A sermon preached by The Revd Bruce W. B. Jenneker at Evensong on the Second Sunday of the Year, 20 January 2008, in St George's Cathedral, Cape Town

Lists. Lists of names. List of those who are sick. Lists of those who have asked for prayers. Lists of those who have died. The list of those who have passed matric. The list of those who have been honoured with national recognition. The list of Nobel Peace Laureates. Lists. Lists of names. They indicate who was there, designate those who made a contribution, they name those who made a difference. Lists. Lists of names.

Lists of names do more than name the people they group together, they also stand for a moment in time. It's the list of those who died in 2007, or in the First World War, or of HIV and AIDS. The lists name people, yes, but they also record a moment in time, they prod our memory, and evoke feelings associated with a specific time, an event, a place. When Augustus was emperor, and Quirinius was governor and Herod was king. Jesus was the son of Joseph son of Heli, son of Natthat, son of Levi, son of Melchi, son of Jannai, and so on for seventy-six generations. Lists. Lists of names.

'So Jesus appointed the twelve,' writes Mark, 'Simon [to whom he gave the name Peter]; James son of Zebedee and John the brother of James [to whom he gave the Boanerges, that is, Sons of Thunder]; and Andrew, and Philip, and Bartholomew, and Matthew, and Thomas, and James son of Alphaeus, and Thaddaeus, and Simon the Cananaean, and Judas Iscariot, who betrayed him.

The list of the names of the apostles appears in Mark, Matthew and Luke as well as in the Acts of the Apostles. Twelve men they were, but we notice how carefully we re told in the Acts of the Apostles that the women were with them and among the women was Mary our Lord's mother.

Jesus called specific people, men and women with names, with unique personalities and varied temperaments.
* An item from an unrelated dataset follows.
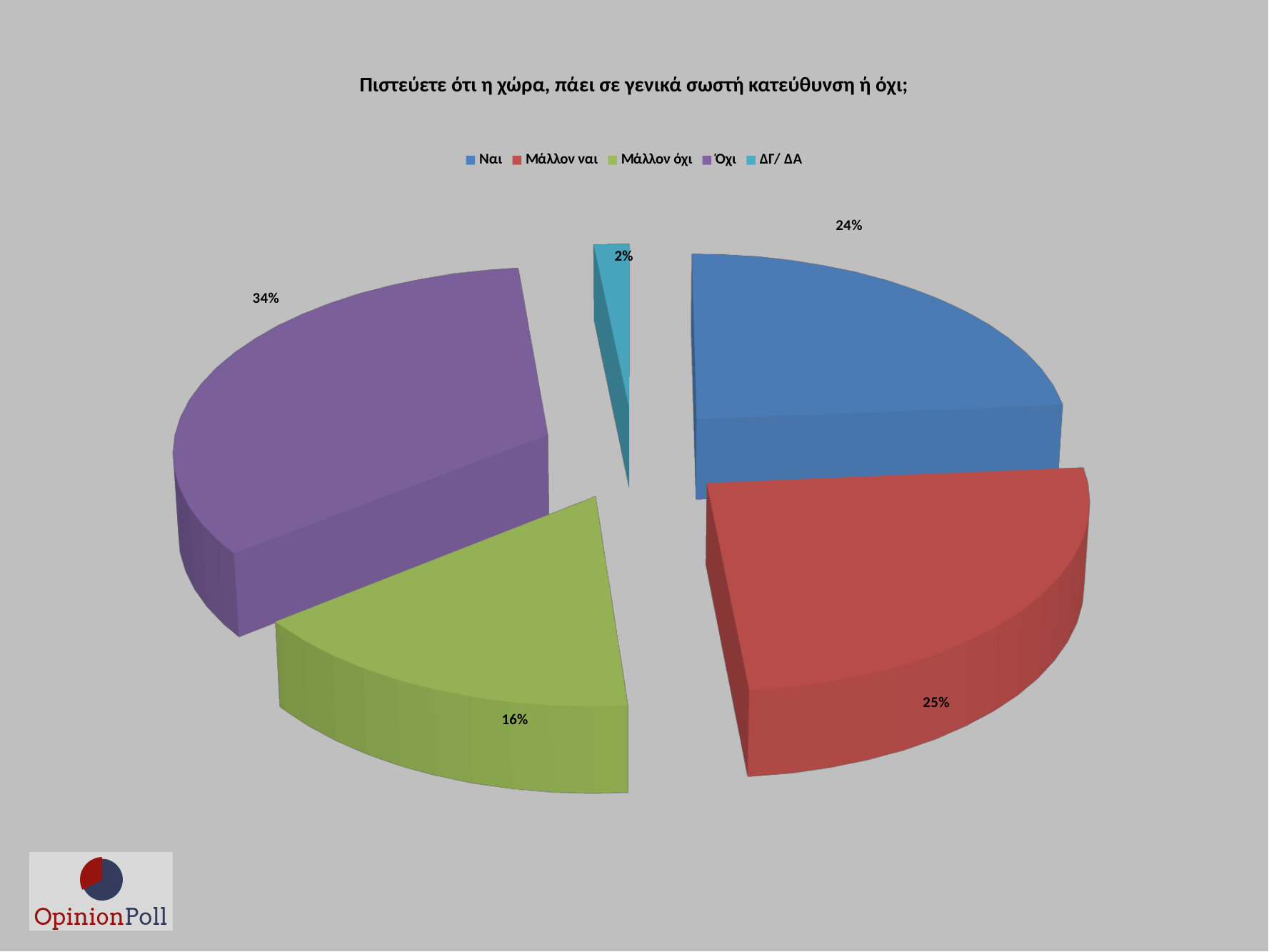
Which response has the largest share of the pie? Όχι What is the difference in percentage points between "Όχι" and "Ναι"? 10 What percentage of respondents answered "Μάλλον ναι"? 25% What percentage of respondents answered "Ναι"? 24% Which is larger, the share for "Μάλλον όχι" or the share for "Μάλλον ναι"? Μάλλον ναι What type of chart is shown on the slide? Pie chart Which response has the smallest share of the pie? ΔΓ/ ΔΑ How many categories does the legend list? 5 What percentage of respondents answered "ΔΓ/ ΔΑ"? 2% What percentage of respondents answered "Μάλλον όχι"? 16% What percentage of respondents answered "Όχι"? 34% Which colour represents "Όχι" in the pie chart? Purple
Peter, is named first, of them all the closest to him – impulsive, tempestuous, feet-first-into-the-deep-end-Peter, whose name was Simon, but whom Jesus called Peter. Stop for a moment and think about that – this name Peter. Jesus called Simon Rocky because Peter was solid and firm and loyal and a bastion of commitment and fidelity. Jesus called Simon Rocky even though he knew that Rocky would fall at the first obstacle. Jesus called Simon Rocky because he knew that Rocky would rise above his treacherous denials to a faithful witness and triumphant martyrdom.

With Peter, whom Jesus called Rocky, there were two others in his immediate circle: James and John, the sons of Zebedee. Peter, James and John – these three were always with him, where he taught and healed, when he broke away to pray, up on the mountain when he was transfigured, in the Garden of Gethsemane when he prayed while they slept. James and John were there. Sons of Thunder he called them, all sound and fury, wild and whirling, seething and stormy. Through the veil of two thousand years and the dark curtain of veneration we discern the very real was intimacy here: Rocky and the Thunderboys, fishermen, the guys from the dockside with Jesus the Rabbi of Nazareth.

But they were not alone these four – there were the others: Andrew, and Philip, and Bartholomew, and Matthew, and Thomas, and James son of Alphaeus, and Thaddaeus, and Simon the Cananaean, and Judas Iscariot, who betrayed him.

Here on the Second Sunday of the Year, on the twentieth day of the new year, the question comes to us: are you on the list. Am I? This talk of lists reminds me of a conversation I had with an usher in a parish in which I had just arrived. I was standing at the door after the service, having just preached my first sermon. 'Hello, I'm Stanley,' he said, 'Welcome. I hope you'll be happy here. By the way, I am on the B-List.' I was flummoxed. The B-List. Did this parish have a A-List and a C-List as well? Whatever could he mean. Stanley read the consternation on my face and said, 'I be here before you arrived. I be here while you're here. I'll be here after you have gone. I'm on the B-list.'

Are our names included in the list, are we numbered among the Friends of Jesus? Of course our names are there, we are baptised in his name, our names are inscribed in his blood. As far as he is concerned, our names are there. But for our part, do we live as those whose names are up there with Peter and James and John, or even with Andrew, and Philip, and Bartholomew, and Matthew, and Thomas, and James son of Alphaeus, and Thaddaeus, and Simon the Cananaean.

You agree, don't you, that we live as if we have forgotten that our names are on the list. When we bend to the wind of the culture of corruption, and cut corners off honesty in dealings with our colleagues, our friends and our family, we forget that our names are on the list. We write ourselves off the list when we are blind to prejudice and deaf to bigotry, supporting a culture of rape and violence against women with our sexist jokes and role-defining assumptions and expectations. When we break the bonds of peace that bind us together through word and sacrament, when we block out the scandal of our unhappy divisions, and feel no pain at the enmity between Christians, we take ourselves off the list.

The companions of Jesus are those who listen to him, accept his teaching and live his way. The companions of Jesus are those who gaze upon him, revelling in the loveliness of God which comes to us in him. The companions of Jesus are those who follow him, loosening themselves from all that keeps them from him, from all that distracts, from all that diverts. The companions of Jesus are those who abandon themselves to him – to serve as he serves, to will what he wills, to love as he loves.

May the grace of God keep us worthy of our place in the list. The list of names.